Previous research has shown that animals fed a Western-style diet (WS-diet), rich in saturated fat and added sugar, suffer from impaired hippocampal function, which not only affects memory but can also regulate appetite. A study published in Royal Society Open Science suggests that humans respond similarly.
The researchers enlisted 110 healthy, lean adults and randomly assigned them to either a one-week WS-diet intervention or a habitual-diet control group. They obtained measures of hippocampal-dependent learning and memory (HDLM) and appetitive control before and after the intervention. Additionally, the researchers retested for HDLM at the three-week follow-up.

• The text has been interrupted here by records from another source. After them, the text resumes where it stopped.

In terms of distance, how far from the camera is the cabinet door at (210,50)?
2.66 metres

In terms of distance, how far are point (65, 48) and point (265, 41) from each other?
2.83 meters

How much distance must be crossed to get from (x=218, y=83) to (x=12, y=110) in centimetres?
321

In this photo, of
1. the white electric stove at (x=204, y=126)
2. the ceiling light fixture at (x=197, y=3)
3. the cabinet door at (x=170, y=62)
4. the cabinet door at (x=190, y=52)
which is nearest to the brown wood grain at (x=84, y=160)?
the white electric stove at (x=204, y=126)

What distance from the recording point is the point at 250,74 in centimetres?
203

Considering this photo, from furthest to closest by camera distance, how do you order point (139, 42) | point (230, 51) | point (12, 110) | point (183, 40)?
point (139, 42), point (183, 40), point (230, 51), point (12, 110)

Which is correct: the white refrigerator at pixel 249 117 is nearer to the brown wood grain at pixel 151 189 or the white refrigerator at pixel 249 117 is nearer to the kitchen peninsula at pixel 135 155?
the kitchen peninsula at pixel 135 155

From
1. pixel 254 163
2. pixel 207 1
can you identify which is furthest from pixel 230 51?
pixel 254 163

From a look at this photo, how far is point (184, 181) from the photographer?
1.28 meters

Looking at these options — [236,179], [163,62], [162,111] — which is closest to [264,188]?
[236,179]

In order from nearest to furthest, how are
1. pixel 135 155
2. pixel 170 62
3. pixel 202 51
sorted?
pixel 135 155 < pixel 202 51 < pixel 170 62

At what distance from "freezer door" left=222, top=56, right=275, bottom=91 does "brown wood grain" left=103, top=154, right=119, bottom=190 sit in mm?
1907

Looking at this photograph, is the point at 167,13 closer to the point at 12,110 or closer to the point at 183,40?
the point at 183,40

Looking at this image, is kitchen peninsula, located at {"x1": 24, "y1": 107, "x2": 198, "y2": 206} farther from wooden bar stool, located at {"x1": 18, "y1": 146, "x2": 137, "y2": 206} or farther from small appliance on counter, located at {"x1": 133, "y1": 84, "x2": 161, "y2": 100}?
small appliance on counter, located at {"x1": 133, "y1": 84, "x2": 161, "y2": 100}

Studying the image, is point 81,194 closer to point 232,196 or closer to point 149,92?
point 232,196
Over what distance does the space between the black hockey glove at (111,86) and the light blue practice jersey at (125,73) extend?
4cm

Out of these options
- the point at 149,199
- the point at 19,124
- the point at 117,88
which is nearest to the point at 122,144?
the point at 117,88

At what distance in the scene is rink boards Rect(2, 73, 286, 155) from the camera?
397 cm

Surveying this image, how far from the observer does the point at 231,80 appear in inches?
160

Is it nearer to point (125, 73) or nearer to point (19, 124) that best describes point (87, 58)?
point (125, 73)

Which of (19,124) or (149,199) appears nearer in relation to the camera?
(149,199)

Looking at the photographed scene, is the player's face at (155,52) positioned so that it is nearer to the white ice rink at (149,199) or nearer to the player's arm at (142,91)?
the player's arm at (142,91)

One week’s exposure to a WS-diet caused a measurable weakening of appetitive control, as measured by the two key ratings on the wanting and liking test. Before the intervention, participants viewed palatable breakfast foods and judged how much they wanted to eat them, and then how much they liked their actual taste. This test was repeated after participants had eaten to satiety. Across the pre- and post-meal tests, wanting ratings declined far more than ratings of taste liking. This manifestation of appetitive control—that is the expectation that food is less desirable than it actually tastes—changed in participants following the Western-style dietary intervention. When sated, the WS-diet group reported an equivalent decline in wanting and taste liking.
The researchers also found that relative to controls, HDLM performance declined in the WS-diet group, but was not different at follow-up. The observed decline in HDLM strongly correlated with the change in appetitive control measured by the wanting and liking test, suggesting a probable common hippocampal basis for this effect.
“More broadly, this experiment, alongside those from the other animal and human studies cited here, suggests that a WS-diet causes neurocognitive impairments following short-term exposure,” concluded the researchers.